Dan terkait dengan badan halal itu, pandangan penulis, membahas BPJPH tak cukup dua hingga tiga jam. Sebab, perjalanan lembaga baru di bawah Kemenag itu sungguh "melelahkan", diwarnai tarik ulur soal siapa punya wewenang: domin Majelis Ulama Indonesia (MUI) atau Kemenag sebagai pemegang otoritas pengatur agama-agama di Indonesia?

Ingat, Menteri Agama - sejak lahirnya republik ini - bukan milik satu agama saja. Islam, misalnya. Menag adalah menteri agama bagi agama-agama lain. Ya, Kristen, Protestan, Hindu, Buddha, Konghucu. Masih ada lagi agama Sunda Wiwitan pun menjadi bagian yang harus dilindungi hak-haknya. Semua itu menjadi tugas menag dan jajarannya.

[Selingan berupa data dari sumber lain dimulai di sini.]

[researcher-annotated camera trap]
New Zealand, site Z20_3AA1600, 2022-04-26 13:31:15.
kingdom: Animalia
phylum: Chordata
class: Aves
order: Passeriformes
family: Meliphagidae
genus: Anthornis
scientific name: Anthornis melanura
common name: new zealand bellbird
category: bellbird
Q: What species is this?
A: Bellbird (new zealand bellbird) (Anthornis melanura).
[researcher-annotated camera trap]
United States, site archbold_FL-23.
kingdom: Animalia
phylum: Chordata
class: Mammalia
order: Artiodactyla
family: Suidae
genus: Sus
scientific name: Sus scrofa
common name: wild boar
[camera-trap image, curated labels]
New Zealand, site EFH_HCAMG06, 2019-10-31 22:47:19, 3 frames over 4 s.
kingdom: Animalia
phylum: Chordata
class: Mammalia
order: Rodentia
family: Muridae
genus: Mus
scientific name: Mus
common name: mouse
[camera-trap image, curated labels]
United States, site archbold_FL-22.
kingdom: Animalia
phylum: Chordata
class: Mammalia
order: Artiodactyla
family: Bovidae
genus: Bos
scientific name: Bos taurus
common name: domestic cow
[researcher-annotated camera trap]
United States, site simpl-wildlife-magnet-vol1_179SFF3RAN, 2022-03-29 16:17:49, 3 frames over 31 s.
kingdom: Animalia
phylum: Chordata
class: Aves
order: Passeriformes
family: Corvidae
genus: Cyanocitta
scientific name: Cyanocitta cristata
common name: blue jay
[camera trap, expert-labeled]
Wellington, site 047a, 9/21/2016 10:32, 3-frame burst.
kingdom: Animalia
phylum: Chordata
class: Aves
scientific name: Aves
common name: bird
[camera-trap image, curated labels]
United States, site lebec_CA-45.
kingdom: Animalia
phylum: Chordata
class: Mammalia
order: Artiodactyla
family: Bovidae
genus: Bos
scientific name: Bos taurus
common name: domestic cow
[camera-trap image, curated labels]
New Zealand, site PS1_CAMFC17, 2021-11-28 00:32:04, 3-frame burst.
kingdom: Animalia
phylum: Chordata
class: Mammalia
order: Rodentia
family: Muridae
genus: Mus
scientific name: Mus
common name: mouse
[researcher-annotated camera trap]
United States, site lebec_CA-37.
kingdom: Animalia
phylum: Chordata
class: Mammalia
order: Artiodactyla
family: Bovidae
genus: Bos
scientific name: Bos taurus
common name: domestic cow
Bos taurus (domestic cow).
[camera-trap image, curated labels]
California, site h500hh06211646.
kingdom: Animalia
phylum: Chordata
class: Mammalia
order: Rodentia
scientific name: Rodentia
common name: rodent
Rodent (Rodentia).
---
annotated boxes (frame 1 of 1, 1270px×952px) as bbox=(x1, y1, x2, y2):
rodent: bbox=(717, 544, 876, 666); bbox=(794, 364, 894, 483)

Disisi lain, MUI sebagai organisasi kemasyarakatan (Ormas) menyatakan jauh punya hak mengatur soal halal dan haram di Tanah Air ketimbang Kemenag. Karena posisinya secara institusi sebagai Ormas, maka Ormas Islam (Muhammadiyah, Nahdlatul Ulama dan Ormas lainnya) pun saat itu mengklaim punya hak serupa mengatur halal.

Soal historis kelahiran BPJPH tak banyak disinggung dalam diskusi itu. Mungkin jika dibahas, jelas, sampai larut malam tak bakal selesai.

***

Pada tulisan ini penulis hanya menuangkan sepenggal pengalaman untuk berbagai dengan kompasianer seputar lahirnya BPJPH. Sebab, para pembicara pada acara tersebut lebih fokus pada tugas dan fungsi badan tersebut ke depan. Kalaupun ada yang menanyakan hal tersebut, jawabannya terasa masih perlu didukung waktu lebih lama lagi. Semua, rekan kompasianer tentu memahami hal ini.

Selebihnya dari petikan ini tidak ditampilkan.